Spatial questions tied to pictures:
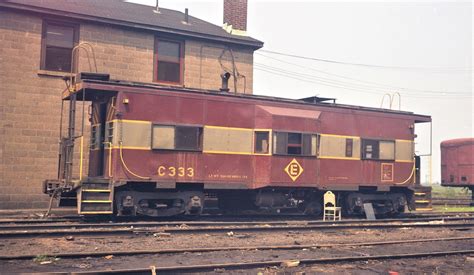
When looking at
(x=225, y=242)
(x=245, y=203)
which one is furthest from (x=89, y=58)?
(x=225, y=242)

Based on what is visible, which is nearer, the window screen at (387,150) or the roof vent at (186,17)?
the window screen at (387,150)

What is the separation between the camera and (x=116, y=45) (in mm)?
19562

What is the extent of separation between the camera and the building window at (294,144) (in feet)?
49.3

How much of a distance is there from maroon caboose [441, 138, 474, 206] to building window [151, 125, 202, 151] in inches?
659

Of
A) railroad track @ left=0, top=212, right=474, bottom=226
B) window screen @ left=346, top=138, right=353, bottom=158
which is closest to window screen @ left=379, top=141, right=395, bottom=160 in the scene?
window screen @ left=346, top=138, right=353, bottom=158

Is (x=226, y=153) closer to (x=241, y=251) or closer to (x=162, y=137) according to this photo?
(x=162, y=137)

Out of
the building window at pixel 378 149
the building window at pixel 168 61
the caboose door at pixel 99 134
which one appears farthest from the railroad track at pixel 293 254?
the building window at pixel 168 61

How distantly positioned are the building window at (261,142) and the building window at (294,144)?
261 millimetres

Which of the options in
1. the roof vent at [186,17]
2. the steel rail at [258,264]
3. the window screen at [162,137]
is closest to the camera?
the steel rail at [258,264]

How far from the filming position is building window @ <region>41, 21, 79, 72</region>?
18.2 m

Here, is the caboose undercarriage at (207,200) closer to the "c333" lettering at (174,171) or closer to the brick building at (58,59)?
the "c333" lettering at (174,171)

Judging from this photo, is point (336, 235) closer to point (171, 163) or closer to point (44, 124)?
point (171, 163)

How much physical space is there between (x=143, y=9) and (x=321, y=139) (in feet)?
40.8

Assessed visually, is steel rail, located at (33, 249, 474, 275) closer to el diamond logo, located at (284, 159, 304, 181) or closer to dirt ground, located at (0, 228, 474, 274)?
dirt ground, located at (0, 228, 474, 274)
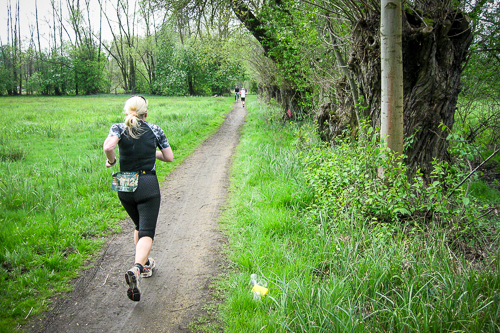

[WHAT IS ASKED]
Can you retype all of the rows above word for word, leaving the pictures out?

[RESPONSE TO THE TASK]
When looking at
(x=225, y=242)
(x=245, y=203)
which one is furthest from (x=89, y=58)?
(x=225, y=242)

Based on what is visible, which is nearer, the window screen at (387,150) or the roof vent at (186,17)?
the window screen at (387,150)

What is the separation between the camera and (x=116, y=45) (in mm)?
19562

What is the extent of separation between the camera and the building window at (294,144) (in feet)?
49.3

How much of a distance is there from maroon caboose [441, 138, 474, 206] to building window [151, 125, 202, 151] in inches?
659

Of
A) railroad track @ left=0, top=212, right=474, bottom=226
B) window screen @ left=346, top=138, right=353, bottom=158
which is closest to window screen @ left=379, top=141, right=395, bottom=160 in the scene?
window screen @ left=346, top=138, right=353, bottom=158

Is (x=226, y=153) closer to (x=241, y=251) or closer to (x=162, y=137) according to this photo?
(x=162, y=137)

Out of
the building window at pixel 378 149
the building window at pixel 168 61
the caboose door at pixel 99 134
which one appears farthest from the railroad track at pixel 293 254?
the building window at pixel 168 61

How distantly positioned are the building window at (261,142) and the building window at (294,144)?
261 millimetres

Which of the options in
1. the roof vent at [186,17]
2. the steel rail at [258,264]
3. the window screen at [162,137]
is closest to the camera?
the steel rail at [258,264]

How far from the filming position is building window @ <region>41, 21, 79, 72</region>?
18.2 m

Here, is the caboose undercarriage at (207,200) closer to the "c333" lettering at (174,171) or closer to the brick building at (58,59)?
the "c333" lettering at (174,171)

Judging from this photo, is point (336, 235) closer to point (171, 163) or closer to point (44, 124)?
point (171, 163)

How much physical space is there between (x=143, y=9) and (x=321, y=139) (in feet)?
40.8

Assessed visually, is steel rail, located at (33, 249, 474, 275) closer to el diamond logo, located at (284, 159, 304, 181) or closer to dirt ground, located at (0, 228, 474, 274)?
dirt ground, located at (0, 228, 474, 274)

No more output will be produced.